Love and war, p.40
Love and War, page 40
She’s looking for him.
Expecting him to step out from a shadow.
To take her again to do only God knows what.
But he’s not here.
As she realizes this, she climbs out with Dad’s assistance and I all but jump out after her, eager to keep her close to me. My eyes fixate on the crusty smears on her cheek and I reach for her, the urge to touch her as necessary as my next breath. The blood doesn’t scare me anymore. The pale skin and disoriented look on her face does though. When her knees buckle, I’m there to gather her light frame into my arms. People are shouting around us but I hold my girl to me.
I won’t let you fall, Bay.
Not now, not ever.
* * *
“Son, you need to readmit yourself. You don’t look well.” Dad’s concerns roll off me and I blow them off.

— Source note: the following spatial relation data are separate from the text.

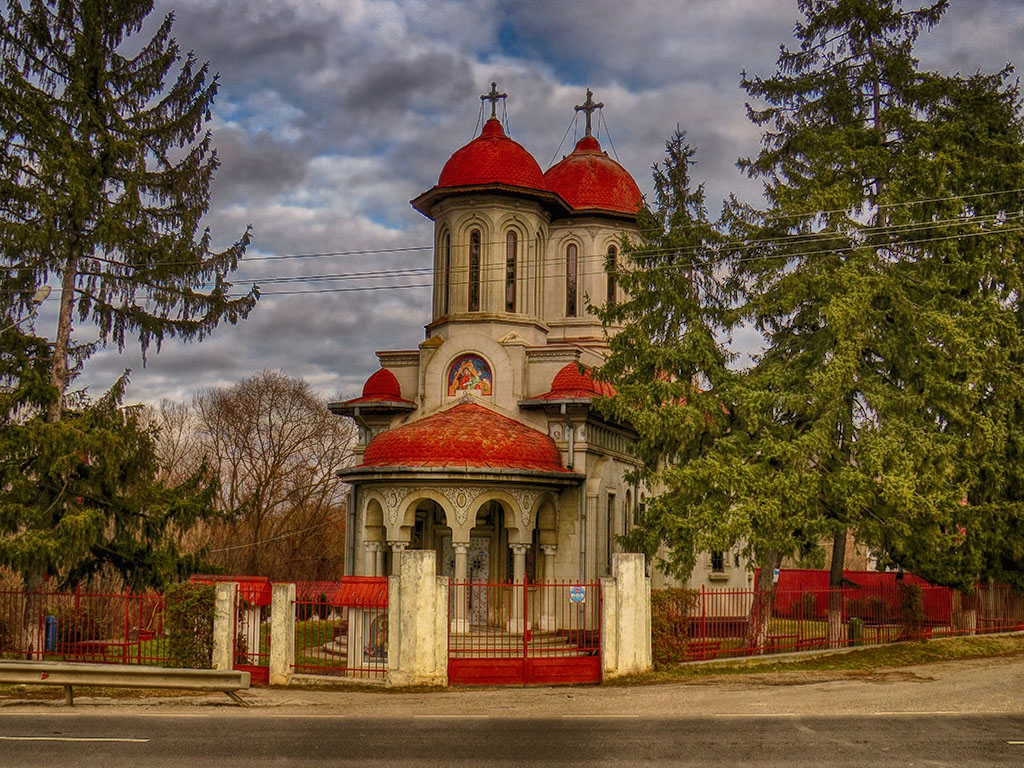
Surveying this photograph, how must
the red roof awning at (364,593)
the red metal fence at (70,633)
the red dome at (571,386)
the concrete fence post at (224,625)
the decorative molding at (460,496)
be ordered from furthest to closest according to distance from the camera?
the red dome at (571,386)
the decorative molding at (460,496)
the red roof awning at (364,593)
the red metal fence at (70,633)
the concrete fence post at (224,625)

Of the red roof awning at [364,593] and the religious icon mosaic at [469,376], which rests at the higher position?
the religious icon mosaic at [469,376]

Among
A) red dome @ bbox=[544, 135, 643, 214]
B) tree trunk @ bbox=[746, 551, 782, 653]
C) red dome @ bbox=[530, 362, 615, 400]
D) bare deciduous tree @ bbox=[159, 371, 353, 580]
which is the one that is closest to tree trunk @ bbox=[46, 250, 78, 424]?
red dome @ bbox=[530, 362, 615, 400]

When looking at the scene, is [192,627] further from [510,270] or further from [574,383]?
[510,270]

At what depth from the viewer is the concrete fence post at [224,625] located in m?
18.3

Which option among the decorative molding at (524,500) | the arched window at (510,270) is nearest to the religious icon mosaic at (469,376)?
the arched window at (510,270)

Nothing matters except her.
When she fainted earlier, they rushed to admit her. I stayed by her side, clutching her small hand, while they assessed her. She was severely dehydrated and in dire need of fluids. Now that she’s being taken care of properly, the color is beginning to return to her face. Her soft, rhythmic breaths as she sleeps are music to my ears.
And yes, I count every fucking one of them.
“I’ll be fine,” I assure him as I run my thumb across the top of her hand, ignoring the searing ache in my chest. I could really use some pain meds, but it’ll have to wait. The last time I closed my eyes, Brandon took her right out from under my nose. I’m not eager to leave her vulnerable again.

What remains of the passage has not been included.